## Texte proposé:
::::
L’amour que je porte à mon pays m’oblige à lui parler le langage de la vérité. Et cela me coûte.

 

 

Mais qu’est-ce donc qui est méconnu, voire inconnu, cachée sous la chape de silence, protectrice?… Mortelle!

 

Car, si avec Simone Veil je me réjouis comme vous que des Juifs ont échappé aux camps d’extermination, la question est de comprendre pourquoi tant ont péri.

 

Je voudrais donc amener à la lumière de nos consciences 3 points parmi d’autres, parfois étonnamment minorés, ou soigneusement enfouis :

 

  • 1- la France a organisée la spoliation, la persécution et l’extermination des Juifs au bénéfice de la shoah: OUI, mais -hélas-  c’est une vielle histoire française qui a débuté au 6ème siècle de notre ère. Par 12 fois au cours de l’histoire de France avant la Shoah, et sous des dirigeants très différents, notre pays s’est comporté avec la plus grande tromperie et méchanceté envers les Juifs.

3 exemples:

– dès 533, les conversions forcées commenceront sous Childebert 1er, petit-fils de Clovis; résister, c’était subir les pires souffrances.
::::
## Consignes de l'exercice:
A – Relevez toutes les personnes nommées dans le texte sur la persécution des Juifs en France.
B – Reprenez le texte sur la persécution des Juifs en France après sa dernière phrase et poursuivez sa rédaction.
Le matériel placé à la suite n'a aucun rapport avec le texte sur la persécution des Juifs en France.

## Extrait de données:
::::
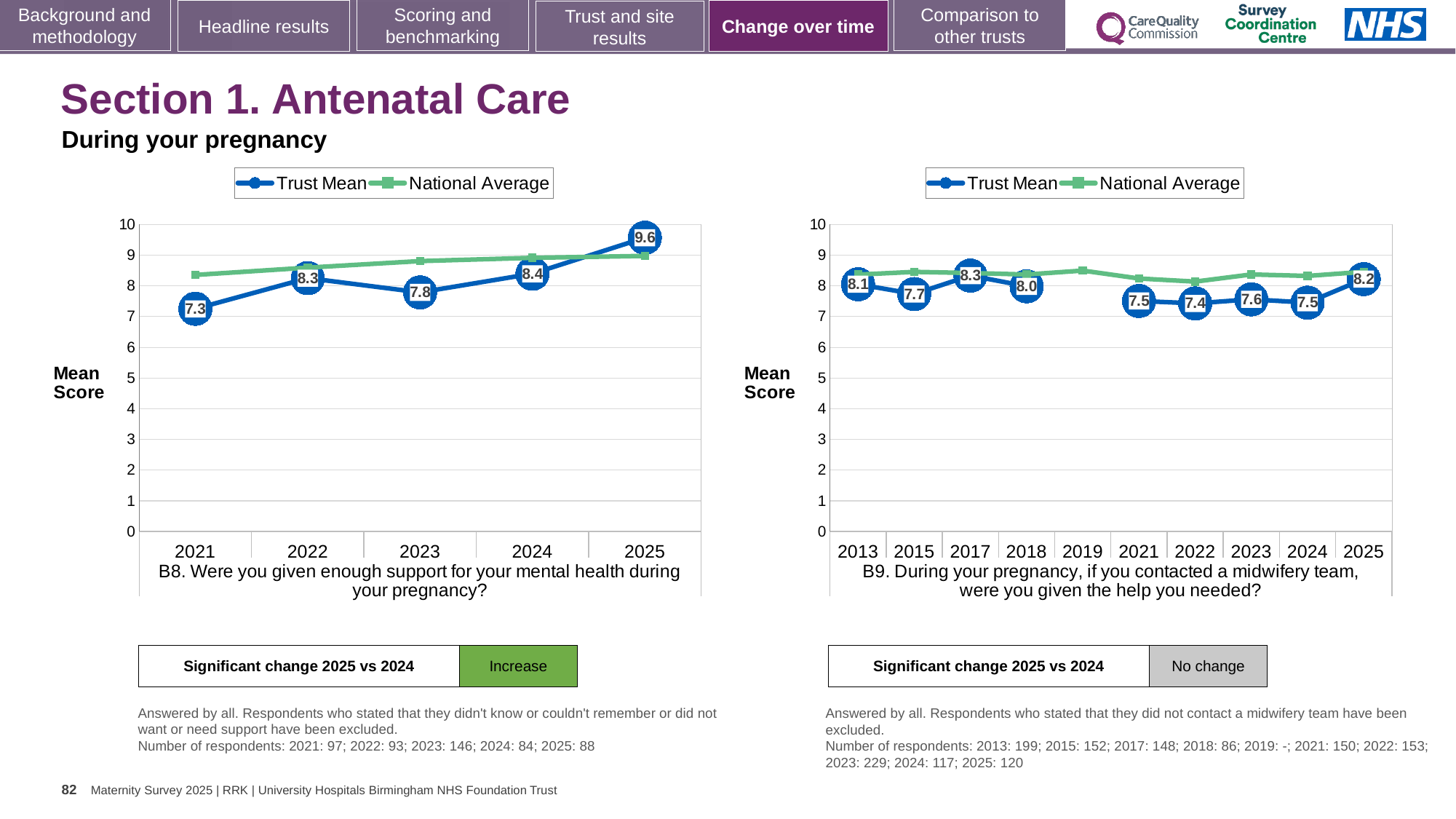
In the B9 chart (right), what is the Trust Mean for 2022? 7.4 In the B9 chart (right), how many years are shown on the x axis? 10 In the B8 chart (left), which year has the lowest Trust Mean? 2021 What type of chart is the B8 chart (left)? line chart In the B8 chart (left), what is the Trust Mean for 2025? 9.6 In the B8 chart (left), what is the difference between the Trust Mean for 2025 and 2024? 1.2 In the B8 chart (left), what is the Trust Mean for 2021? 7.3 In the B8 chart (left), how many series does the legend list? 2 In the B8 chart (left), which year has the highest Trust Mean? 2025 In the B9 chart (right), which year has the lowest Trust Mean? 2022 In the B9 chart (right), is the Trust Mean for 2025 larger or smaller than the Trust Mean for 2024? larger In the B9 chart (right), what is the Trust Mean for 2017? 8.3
::::
## Corrigé des exercices:
A – Simone Veil, Childebert 1er, Clovis

B –
– du XIIème au XIVème siècle, de  Philippe Auguste à Charles VI dit le Bien Aimé, les conversions forcées s’intensifièrent et les historiens parlent du 1er Holocauste. La France organisera des arrestations de masse le jour du Sabbat dans les synagogues, puis la libération des prisonniers contre la confiscation de tous les biens, puis leurs expulsions… une fois pillés. Cela au gré des besoins du Trésor de France…

-rappelons que c’est en France sous le roi Saint-Louis, que les Juifs devront porter une marque en tissu jaune sur la poitrine et vivre dans des ghettos. Et cela avec un zèle qui n’existera pas ailleurs.

Et bien entendu les ravages de la peste noire étaient attribués aux Juifs, déjà perçus comme les ennemis de la France.

 

  • 2- ce zèle s’est déployé avec force pour la Shoah, au point que les autorités allemandes étaient surprises, étonnées car elles ne le voyaient pas ailleurs… une fois de plus.

OUI, la politique antisémite menée en France dès l’été 1940 était due au seul gouvernement de Vichy, sans pressions directes allemandes. La législation de Vichy facilita même le projet d’extermination nazi lorsque les déportations à Auschwitz commencèrent en 1942.

 

Oui les Nazis gardent leur pleine responsabilité dans la Shoah, mais, comme par le passé sous  d’autres autorités, les autorités de Vichy ont légiféré et mis en œuvre les lois anti-juives, avec promptitude;  et grâce à une obéissance diligente et sans faille de l’administration française, les rafles et les internements fonctionnèrent comme une machine bien huilée. Ils purent aussi compter sur les délations et la collaboration (et pire peut-être encore, l’indifférence) d’une grande partie de la population.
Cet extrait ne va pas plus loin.